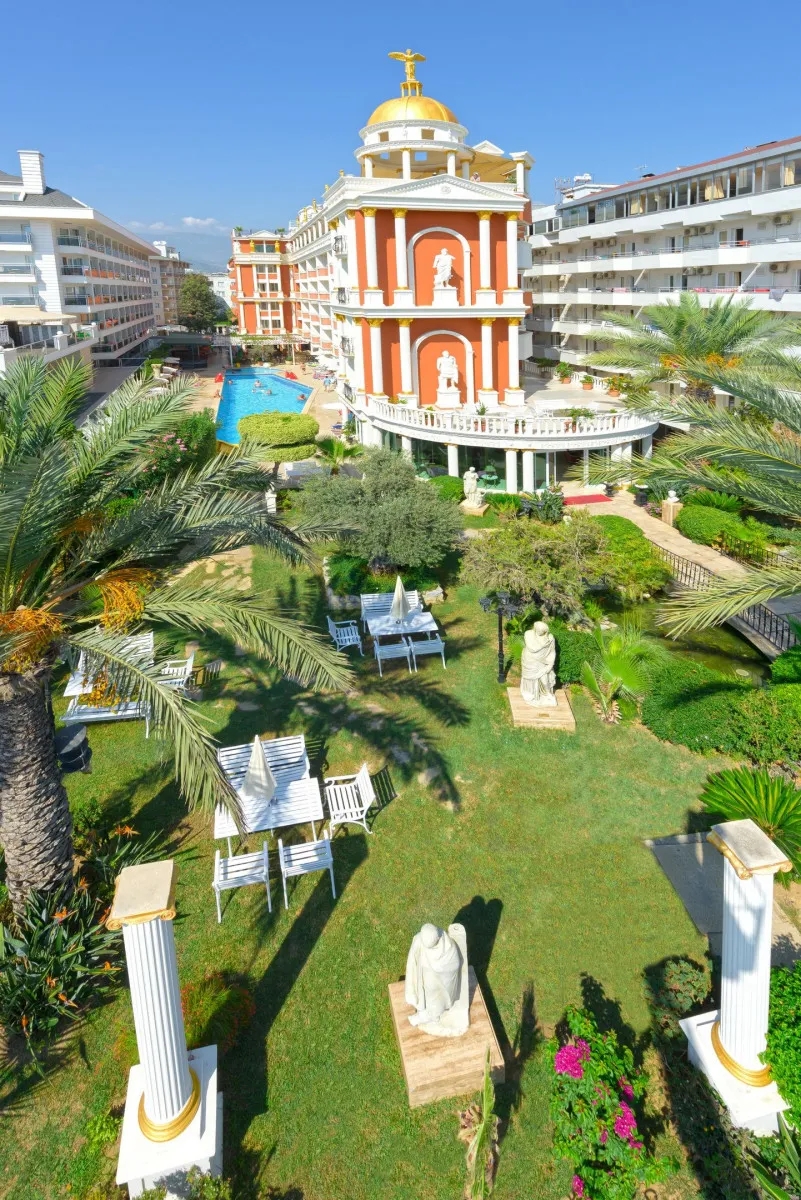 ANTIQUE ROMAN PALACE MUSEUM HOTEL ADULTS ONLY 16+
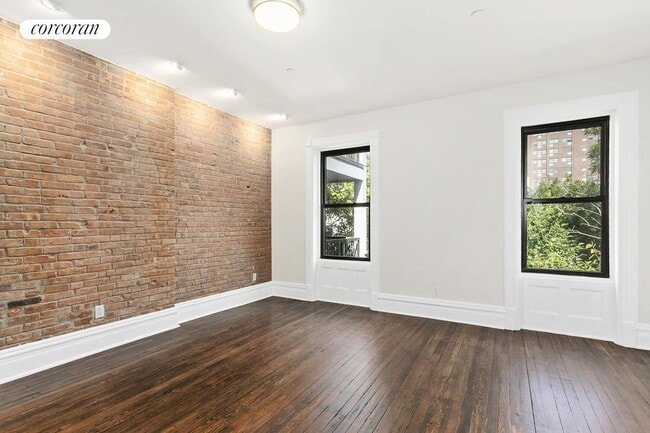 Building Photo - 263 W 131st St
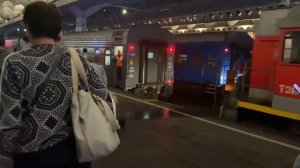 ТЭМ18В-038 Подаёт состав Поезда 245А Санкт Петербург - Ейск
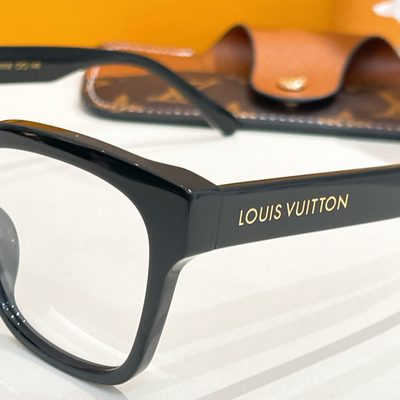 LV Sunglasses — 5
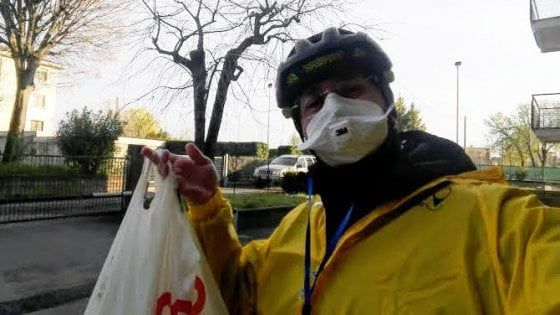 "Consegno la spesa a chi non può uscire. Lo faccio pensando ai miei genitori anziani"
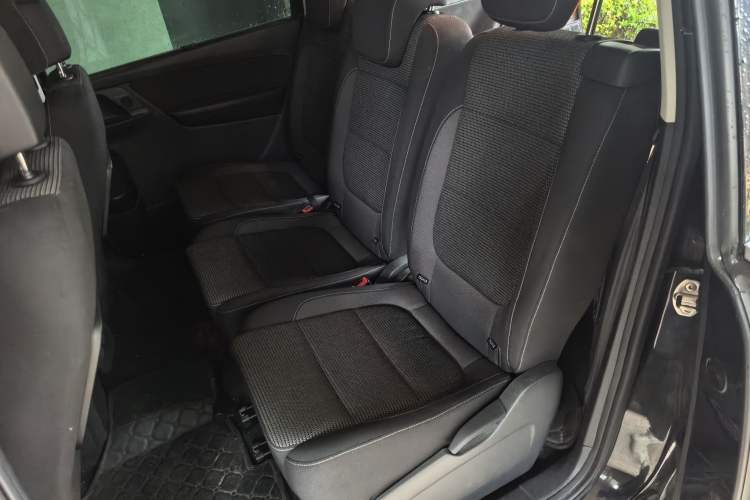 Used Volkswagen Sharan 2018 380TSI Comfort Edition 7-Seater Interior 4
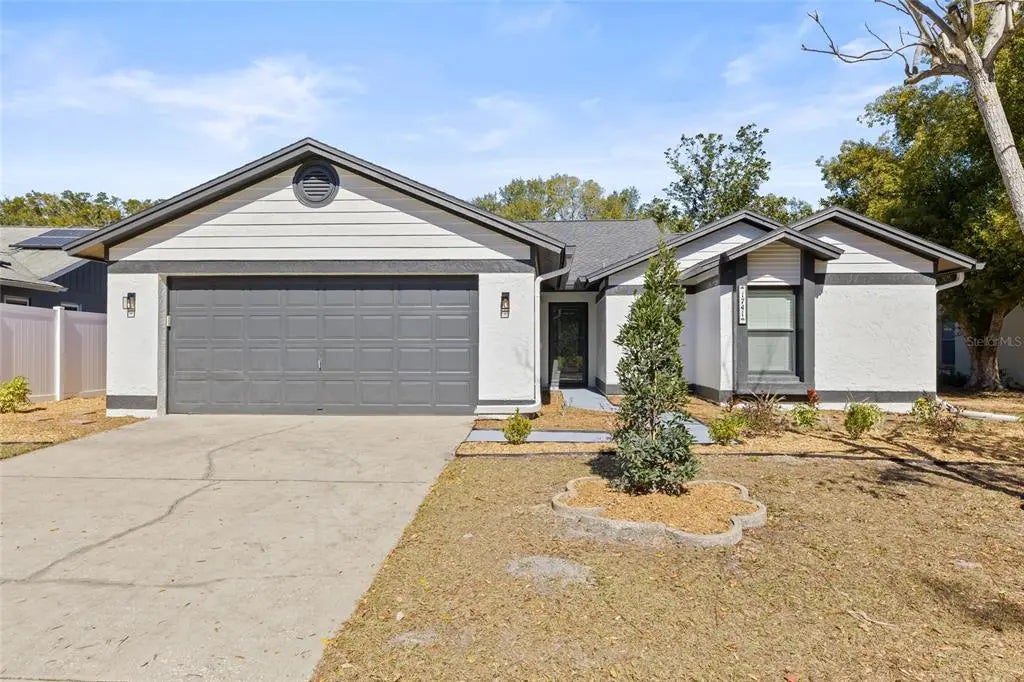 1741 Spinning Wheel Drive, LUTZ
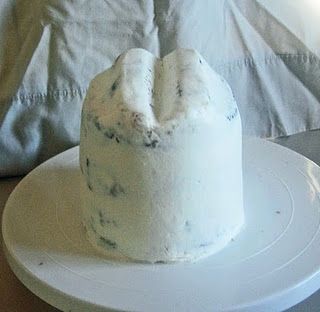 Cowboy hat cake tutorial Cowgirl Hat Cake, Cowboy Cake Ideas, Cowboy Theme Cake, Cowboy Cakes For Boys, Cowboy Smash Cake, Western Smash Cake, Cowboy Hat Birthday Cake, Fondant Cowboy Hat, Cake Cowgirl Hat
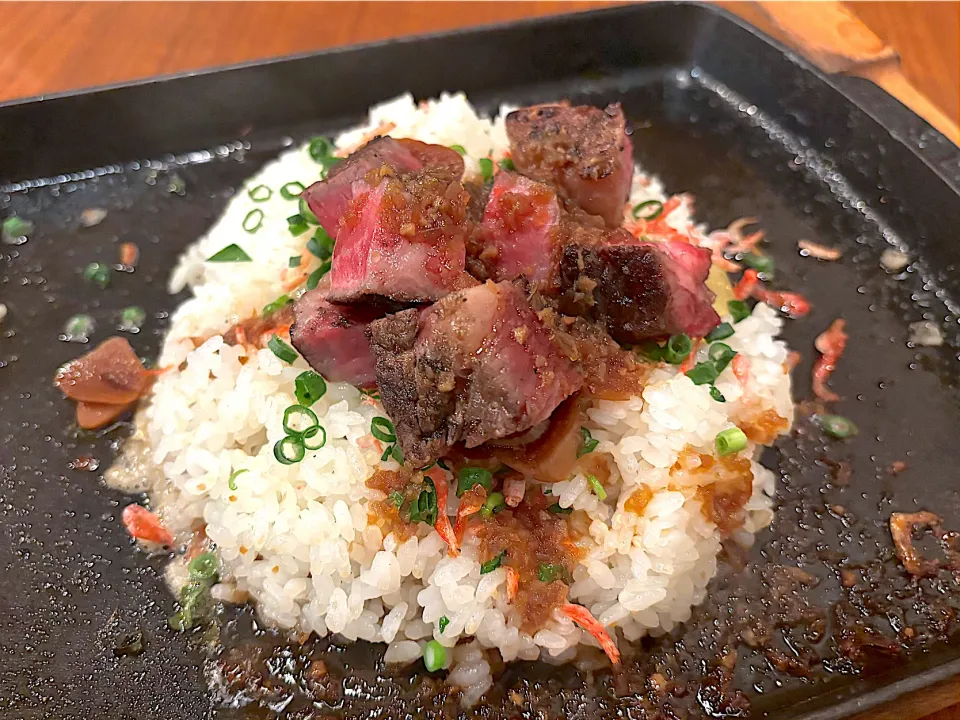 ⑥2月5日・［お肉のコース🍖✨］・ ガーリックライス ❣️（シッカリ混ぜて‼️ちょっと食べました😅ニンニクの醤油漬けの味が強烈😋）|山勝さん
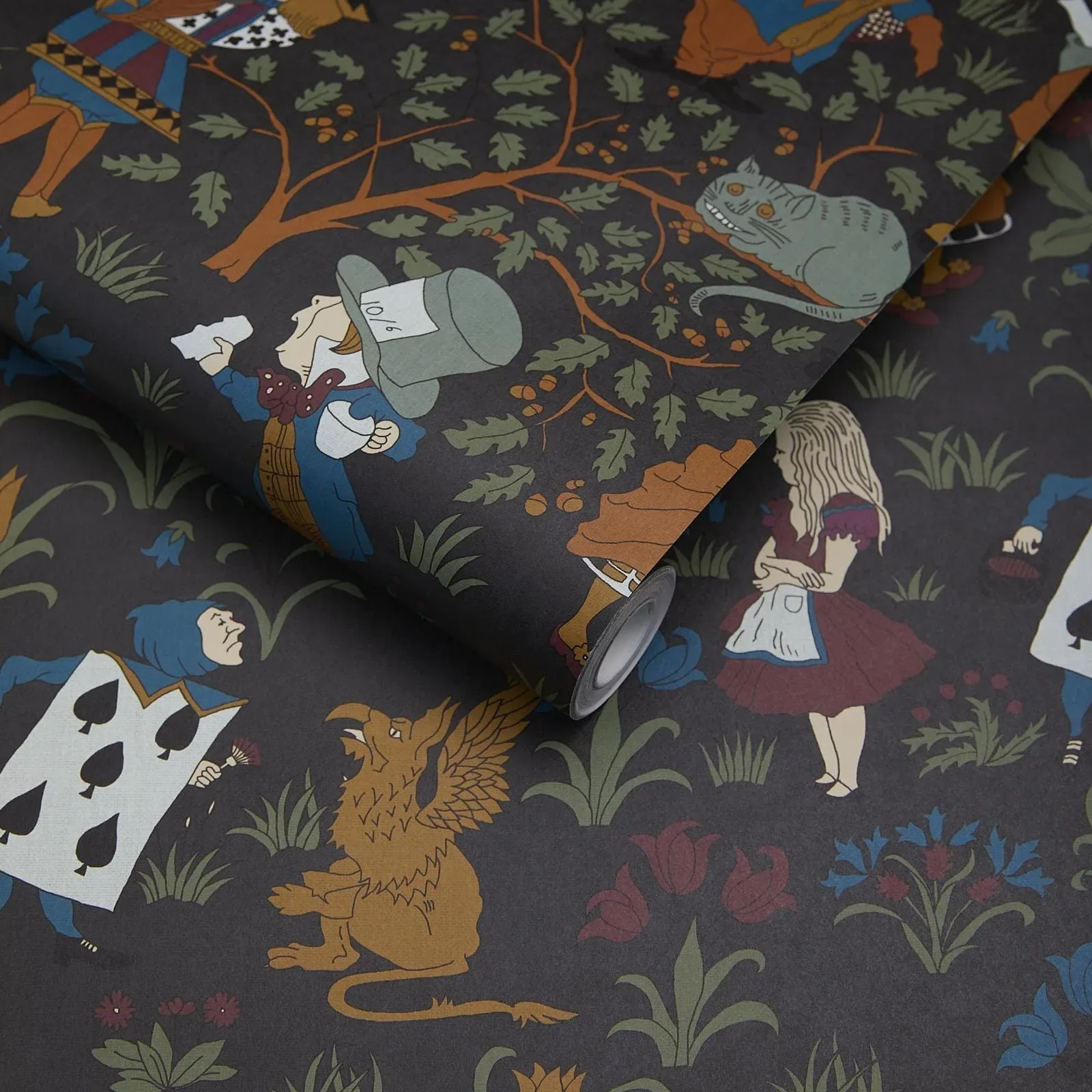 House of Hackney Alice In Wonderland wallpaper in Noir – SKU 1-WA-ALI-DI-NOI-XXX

***

### Assignment
Give back every one of the rows above word for word, but leave out the pictures.

### Solution
 ANTIQUE ROMAN PALACE MUSEUM HOTEL ADULTS ONLY 16+
 Building Photo - 263 W 131st St
 ТЭМ18В-038 Подаёт состав Поезда 245А Санкт Петербург - Ейск
 LV Sunglasses — 5
 "Consegno la spesa a chi non può uscire. Lo faccio pensando ai miei genitori anziani"
 Used Volkswagen Sharan 2018 380TSI Comfort Edition 7-Seater Interior 4
 1741 Spinning Wheel Drive, LUTZ
 Cowboy hat cake tutorial Cowgirl Hat Cake, Cowboy Cake Ideas, Cowboy Theme Cake, Cowboy Cakes For Boys, Cowboy Smash Cake, Western Smash Cake, Cowboy Hat Birthday Cake, Fondant Cowboy Hat, Cake Cowgirl Hat
 ⑥2月5日・［お肉のコース🍖✨］・ ガーリックライス ❣️（シッカリ混ぜて‼️ちょっと食べました😅ニンニクの醤油漬けの味が強烈😋）|山勝さん
 House of Hackney Alice In Wonderland wallpaper in Noir – SKU 1-WA-ALI-DI-NOI-XXX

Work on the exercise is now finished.